::: Document section :::
35 Comments

Perusing your articles after reading 2 or 3 I liked, I found this one strange and disappointing. There's a bit of a lack of critical thinking as it applies to the premise.

I think that there is something to be said for the *messaging* around vaccine requirements and passports being off kilter as it relates to transmission (even though, even here its an issue of specificity of language rather than anything else), and acting as if vaccine requirements were entirely arbitrary.

Consider the following premise:

Assuming that vaccinated individuals are less likely to catch COVID-19, and that people less likely to catch COVID-19 reduces total viral load in the population, then does that not inherently imply that those who are vaccinated are not also less likely to be infectious and able to spread COVID-19?

While the vaccine may not make a person who *is* positive less likely to spread the virus, would a population of only vaccinated people inherently not have a lower incidence/rate of covid positivity? Assuming of course that people remain responsible and rest/recover at home?
:::
__Required work__
**1.** Answer these questions about the comment on vaccine requirements:
(a) How many comments does the header at the top report?
(b) After reading how many of the articles did the writer come across this one?
(c) According to the writer, the messaging problem comes down to an issue of what?
**2.** Extend the comment on vaccine requirements, picking up after its closing question about people resting and recovering at home.
::: Given entries :::
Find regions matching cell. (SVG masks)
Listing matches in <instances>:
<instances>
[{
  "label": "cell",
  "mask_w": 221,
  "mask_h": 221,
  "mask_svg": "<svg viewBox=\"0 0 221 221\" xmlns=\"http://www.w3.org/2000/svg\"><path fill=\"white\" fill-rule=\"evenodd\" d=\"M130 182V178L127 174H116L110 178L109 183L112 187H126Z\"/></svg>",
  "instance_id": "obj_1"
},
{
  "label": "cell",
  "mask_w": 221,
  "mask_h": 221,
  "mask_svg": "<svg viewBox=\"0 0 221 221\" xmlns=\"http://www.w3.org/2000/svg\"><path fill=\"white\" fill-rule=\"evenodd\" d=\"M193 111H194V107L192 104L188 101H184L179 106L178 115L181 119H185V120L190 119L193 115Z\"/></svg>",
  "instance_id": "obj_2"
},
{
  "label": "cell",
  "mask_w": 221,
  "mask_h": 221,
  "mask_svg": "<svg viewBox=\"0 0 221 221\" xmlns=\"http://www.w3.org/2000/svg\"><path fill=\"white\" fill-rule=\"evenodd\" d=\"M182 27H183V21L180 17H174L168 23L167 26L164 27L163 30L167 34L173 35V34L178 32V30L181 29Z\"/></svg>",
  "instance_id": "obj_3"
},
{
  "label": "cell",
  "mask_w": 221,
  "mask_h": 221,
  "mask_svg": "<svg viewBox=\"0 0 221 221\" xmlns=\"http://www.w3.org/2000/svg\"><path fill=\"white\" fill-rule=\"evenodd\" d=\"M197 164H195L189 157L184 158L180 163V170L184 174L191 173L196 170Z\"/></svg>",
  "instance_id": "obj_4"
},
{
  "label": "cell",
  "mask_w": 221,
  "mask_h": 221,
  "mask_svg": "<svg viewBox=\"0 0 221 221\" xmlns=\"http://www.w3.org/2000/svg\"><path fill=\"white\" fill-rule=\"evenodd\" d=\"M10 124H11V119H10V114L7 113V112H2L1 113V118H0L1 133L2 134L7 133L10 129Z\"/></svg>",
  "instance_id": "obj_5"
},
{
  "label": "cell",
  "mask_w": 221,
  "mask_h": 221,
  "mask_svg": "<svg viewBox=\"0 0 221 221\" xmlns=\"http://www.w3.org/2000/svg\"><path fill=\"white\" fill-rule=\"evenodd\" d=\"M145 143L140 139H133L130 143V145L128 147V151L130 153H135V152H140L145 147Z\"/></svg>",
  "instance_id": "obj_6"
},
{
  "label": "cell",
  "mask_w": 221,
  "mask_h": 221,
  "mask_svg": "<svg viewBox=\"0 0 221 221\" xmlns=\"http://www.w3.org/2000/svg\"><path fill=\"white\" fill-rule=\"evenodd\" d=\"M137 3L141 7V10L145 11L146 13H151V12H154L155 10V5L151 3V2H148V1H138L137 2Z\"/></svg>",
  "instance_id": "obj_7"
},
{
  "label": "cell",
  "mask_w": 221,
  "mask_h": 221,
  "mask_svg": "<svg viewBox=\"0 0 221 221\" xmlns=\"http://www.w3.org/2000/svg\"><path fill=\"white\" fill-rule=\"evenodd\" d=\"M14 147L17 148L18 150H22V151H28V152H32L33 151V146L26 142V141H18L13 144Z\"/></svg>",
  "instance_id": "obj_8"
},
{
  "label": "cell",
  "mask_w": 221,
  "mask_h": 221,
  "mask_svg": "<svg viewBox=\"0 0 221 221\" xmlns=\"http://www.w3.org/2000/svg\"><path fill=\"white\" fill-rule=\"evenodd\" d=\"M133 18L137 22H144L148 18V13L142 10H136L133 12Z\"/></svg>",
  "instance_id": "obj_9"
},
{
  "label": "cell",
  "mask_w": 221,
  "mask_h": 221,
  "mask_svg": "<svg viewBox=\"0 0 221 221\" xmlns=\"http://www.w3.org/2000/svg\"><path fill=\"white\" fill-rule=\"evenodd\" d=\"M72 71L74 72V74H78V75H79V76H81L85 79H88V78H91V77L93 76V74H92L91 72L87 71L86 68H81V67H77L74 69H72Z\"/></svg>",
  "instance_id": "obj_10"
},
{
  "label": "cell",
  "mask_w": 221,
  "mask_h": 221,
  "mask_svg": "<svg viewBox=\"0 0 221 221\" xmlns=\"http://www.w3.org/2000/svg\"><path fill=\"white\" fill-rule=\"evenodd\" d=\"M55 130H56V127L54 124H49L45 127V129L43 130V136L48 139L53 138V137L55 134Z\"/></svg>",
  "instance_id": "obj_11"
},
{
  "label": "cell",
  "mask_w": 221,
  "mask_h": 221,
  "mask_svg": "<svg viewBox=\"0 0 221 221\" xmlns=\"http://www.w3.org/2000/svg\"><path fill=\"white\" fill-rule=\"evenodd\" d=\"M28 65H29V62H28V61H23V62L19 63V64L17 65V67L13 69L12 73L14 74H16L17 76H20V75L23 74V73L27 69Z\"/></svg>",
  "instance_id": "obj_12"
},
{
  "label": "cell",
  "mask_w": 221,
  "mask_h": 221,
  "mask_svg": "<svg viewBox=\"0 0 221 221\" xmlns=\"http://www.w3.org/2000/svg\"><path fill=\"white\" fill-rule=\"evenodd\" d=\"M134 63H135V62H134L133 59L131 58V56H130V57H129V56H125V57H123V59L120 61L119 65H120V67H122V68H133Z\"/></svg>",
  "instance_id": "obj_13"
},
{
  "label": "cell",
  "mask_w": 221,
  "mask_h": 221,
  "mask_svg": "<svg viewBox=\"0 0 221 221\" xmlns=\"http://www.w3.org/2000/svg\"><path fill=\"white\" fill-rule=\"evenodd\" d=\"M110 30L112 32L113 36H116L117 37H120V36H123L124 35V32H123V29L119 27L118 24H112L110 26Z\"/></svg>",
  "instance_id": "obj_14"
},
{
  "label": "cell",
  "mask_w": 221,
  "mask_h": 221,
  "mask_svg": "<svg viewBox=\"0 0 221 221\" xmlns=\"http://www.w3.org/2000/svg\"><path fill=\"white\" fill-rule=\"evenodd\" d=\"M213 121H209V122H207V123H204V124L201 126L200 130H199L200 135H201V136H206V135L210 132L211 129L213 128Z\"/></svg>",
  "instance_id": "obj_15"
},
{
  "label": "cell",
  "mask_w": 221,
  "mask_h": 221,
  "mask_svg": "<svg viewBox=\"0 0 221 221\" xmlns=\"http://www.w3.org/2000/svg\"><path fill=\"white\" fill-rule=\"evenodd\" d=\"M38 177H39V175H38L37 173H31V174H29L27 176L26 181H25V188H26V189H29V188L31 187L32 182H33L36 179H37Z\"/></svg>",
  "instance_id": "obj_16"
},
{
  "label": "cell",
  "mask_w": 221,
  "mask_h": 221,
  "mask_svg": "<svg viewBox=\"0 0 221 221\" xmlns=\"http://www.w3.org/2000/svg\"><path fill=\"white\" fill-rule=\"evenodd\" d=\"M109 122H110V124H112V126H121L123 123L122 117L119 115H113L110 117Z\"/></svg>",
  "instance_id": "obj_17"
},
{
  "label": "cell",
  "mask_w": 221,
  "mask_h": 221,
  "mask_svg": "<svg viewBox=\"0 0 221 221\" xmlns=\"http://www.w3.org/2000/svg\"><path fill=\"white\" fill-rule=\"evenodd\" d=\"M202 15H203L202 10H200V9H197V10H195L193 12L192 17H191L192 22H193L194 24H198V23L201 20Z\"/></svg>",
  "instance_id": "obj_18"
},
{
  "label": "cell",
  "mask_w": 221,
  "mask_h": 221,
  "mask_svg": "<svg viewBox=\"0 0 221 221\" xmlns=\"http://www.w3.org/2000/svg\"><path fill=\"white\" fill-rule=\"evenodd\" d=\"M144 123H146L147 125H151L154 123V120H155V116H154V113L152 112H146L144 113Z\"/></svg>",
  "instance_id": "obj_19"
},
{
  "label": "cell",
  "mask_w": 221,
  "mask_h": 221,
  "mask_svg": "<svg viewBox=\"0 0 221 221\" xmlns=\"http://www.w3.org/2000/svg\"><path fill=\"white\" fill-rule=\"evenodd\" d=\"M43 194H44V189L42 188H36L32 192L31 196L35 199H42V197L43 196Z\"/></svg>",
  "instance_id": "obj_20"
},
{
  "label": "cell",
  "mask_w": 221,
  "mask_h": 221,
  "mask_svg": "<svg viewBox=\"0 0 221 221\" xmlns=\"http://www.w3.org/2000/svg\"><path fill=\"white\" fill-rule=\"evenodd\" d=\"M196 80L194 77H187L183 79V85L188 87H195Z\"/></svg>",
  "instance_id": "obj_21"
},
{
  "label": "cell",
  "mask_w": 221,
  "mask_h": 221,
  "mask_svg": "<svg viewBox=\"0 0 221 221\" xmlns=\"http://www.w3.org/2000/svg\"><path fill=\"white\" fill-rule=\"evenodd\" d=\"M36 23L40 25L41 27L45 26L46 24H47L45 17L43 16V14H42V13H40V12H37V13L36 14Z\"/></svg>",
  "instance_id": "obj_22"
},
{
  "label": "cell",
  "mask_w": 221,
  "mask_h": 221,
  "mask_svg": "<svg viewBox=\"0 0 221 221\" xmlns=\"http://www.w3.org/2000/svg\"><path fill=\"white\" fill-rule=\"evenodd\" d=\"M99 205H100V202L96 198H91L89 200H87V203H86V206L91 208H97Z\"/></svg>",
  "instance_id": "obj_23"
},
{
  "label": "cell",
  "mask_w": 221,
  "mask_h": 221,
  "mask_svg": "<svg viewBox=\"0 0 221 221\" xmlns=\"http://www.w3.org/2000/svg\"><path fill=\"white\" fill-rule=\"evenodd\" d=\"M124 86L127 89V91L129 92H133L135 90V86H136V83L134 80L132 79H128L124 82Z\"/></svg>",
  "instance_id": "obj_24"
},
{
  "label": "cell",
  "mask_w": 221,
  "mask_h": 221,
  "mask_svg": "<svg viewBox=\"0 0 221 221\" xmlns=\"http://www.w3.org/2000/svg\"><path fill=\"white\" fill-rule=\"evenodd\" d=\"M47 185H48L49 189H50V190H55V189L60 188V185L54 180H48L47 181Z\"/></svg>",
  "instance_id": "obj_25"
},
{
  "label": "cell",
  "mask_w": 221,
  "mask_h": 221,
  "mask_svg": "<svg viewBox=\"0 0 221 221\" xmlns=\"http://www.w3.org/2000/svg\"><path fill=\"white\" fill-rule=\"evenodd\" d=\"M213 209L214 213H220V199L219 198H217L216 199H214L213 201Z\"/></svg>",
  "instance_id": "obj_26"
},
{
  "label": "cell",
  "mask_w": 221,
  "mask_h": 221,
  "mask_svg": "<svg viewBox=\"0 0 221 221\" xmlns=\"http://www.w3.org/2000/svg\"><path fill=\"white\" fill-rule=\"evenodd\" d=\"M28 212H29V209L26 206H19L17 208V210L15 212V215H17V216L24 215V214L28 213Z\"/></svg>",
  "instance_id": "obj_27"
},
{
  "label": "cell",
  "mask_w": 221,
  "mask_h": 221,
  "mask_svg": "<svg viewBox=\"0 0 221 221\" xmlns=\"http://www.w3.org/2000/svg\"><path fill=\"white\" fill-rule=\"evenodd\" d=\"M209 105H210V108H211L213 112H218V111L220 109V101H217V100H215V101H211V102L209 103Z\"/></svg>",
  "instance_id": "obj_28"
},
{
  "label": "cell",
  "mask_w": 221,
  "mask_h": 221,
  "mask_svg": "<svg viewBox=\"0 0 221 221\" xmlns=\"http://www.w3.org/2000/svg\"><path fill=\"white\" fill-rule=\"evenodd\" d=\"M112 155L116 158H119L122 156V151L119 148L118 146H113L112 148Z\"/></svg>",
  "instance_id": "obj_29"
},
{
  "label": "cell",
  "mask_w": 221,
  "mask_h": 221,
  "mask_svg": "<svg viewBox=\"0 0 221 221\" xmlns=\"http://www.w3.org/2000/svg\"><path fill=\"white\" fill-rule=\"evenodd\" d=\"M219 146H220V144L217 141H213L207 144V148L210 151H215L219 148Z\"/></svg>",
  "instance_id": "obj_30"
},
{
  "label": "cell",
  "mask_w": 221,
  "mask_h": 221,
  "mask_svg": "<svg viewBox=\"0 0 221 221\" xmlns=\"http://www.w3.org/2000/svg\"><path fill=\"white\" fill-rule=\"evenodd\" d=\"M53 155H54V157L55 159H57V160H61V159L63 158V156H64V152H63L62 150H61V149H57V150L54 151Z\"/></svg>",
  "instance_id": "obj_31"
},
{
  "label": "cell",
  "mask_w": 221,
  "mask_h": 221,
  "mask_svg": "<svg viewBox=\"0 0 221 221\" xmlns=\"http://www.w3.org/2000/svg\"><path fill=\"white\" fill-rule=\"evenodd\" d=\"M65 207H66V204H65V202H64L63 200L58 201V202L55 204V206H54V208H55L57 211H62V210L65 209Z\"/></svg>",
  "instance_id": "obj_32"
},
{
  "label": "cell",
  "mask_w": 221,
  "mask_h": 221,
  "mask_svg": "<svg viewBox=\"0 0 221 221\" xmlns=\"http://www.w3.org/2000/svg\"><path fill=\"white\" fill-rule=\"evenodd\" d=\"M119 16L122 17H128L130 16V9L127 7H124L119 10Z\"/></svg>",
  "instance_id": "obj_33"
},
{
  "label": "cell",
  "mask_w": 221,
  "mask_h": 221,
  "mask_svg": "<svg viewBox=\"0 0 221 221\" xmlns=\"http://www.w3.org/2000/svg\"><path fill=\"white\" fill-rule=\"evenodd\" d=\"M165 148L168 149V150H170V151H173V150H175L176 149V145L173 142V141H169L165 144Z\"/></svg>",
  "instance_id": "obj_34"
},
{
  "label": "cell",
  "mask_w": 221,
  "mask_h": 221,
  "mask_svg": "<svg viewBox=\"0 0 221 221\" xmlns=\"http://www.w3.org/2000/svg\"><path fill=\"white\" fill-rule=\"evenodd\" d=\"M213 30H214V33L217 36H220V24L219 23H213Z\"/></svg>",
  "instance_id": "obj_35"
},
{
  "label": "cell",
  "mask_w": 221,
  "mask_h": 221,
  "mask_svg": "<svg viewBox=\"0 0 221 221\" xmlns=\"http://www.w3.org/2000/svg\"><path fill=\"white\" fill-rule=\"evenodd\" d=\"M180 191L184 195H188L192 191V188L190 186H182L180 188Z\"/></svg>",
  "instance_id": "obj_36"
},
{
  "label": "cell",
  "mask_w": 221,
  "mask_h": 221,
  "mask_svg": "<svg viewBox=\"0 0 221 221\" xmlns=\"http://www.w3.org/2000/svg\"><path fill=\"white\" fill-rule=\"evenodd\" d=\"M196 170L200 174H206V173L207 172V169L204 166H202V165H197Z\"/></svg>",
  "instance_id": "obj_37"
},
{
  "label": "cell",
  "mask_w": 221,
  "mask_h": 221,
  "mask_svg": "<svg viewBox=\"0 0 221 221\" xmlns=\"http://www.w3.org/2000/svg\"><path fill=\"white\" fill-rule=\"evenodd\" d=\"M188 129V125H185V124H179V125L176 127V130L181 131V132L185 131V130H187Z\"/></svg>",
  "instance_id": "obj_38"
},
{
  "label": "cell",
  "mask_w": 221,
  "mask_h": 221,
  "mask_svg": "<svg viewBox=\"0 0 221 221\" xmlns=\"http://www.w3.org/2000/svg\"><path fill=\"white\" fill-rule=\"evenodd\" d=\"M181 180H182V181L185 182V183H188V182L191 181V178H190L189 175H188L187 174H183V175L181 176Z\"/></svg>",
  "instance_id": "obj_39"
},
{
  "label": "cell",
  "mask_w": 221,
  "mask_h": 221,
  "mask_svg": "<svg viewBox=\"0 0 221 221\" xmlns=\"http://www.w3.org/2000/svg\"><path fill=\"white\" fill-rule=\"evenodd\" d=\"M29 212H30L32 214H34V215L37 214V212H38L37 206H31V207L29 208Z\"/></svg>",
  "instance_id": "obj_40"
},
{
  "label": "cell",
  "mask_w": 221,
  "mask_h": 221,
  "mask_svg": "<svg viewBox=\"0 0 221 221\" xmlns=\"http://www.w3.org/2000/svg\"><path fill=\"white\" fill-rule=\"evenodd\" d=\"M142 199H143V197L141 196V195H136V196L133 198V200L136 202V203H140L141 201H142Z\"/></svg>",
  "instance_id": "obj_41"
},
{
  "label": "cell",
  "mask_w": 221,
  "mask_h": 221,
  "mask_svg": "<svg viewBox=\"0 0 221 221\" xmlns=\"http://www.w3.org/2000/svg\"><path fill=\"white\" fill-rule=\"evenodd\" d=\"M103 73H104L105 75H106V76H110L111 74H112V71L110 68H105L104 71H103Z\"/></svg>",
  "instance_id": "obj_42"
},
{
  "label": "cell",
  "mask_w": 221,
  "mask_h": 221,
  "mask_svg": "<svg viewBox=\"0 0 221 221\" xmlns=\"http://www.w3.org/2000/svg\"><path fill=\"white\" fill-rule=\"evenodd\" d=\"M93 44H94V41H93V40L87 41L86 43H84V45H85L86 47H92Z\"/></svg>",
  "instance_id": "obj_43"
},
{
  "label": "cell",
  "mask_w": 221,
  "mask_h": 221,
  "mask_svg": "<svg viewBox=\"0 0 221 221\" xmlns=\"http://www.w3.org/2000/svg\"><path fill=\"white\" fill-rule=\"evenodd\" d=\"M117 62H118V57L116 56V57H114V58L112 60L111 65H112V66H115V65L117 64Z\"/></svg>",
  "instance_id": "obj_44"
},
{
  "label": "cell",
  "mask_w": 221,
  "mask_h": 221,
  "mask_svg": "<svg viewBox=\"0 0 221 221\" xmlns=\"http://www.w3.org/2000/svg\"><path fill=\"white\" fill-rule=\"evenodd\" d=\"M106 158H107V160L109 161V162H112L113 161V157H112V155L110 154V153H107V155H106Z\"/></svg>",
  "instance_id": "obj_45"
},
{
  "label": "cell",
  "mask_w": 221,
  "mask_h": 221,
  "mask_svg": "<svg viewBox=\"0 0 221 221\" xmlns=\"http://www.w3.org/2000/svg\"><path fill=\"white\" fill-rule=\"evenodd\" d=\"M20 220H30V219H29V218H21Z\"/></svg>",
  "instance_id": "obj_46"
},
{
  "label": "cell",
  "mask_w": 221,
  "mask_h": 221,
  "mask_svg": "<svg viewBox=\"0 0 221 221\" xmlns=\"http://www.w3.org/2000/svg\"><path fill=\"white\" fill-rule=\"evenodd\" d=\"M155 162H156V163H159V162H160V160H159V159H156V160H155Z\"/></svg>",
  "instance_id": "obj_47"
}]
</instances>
:::
__Response list__
**1.**
(a) 35
(b) 2 or 3
(c) Specificity of language

**2.**
Alternatively there is another premise under which the article falls apart:

Let us assume, I think quite rightly, that the objective for any COVID management related policy in 2021 was to reduce transmission of a highly transmissible virus *for the purpose of reducing COVID transmission related impacts on the healthcare system*. In this context, knowing that the vaccines do in fact have a significant impact on COVID related complications that would need direct intervention, then restricting access to particular activities to vaccinated people serves multiple goals in relation to vaccine requirements. In the short term anyway as they would be inadequate over the long term assuming that COVID like many other easily transmissible viruses before it becomes less severe as it becomes endemic.

First, it encourages individuals who are fully capable of getting the vaccine for no reason other than hesitancy to cross the line into getting their vaccines. This helps to protect them from serious complications or severe illness thereby reducing their need to seek the ultimately limited resource of direct medical intervention. In aggregate, this should achieve the policy goal of reducing healthcare system strain so it can more effectively address other health issues.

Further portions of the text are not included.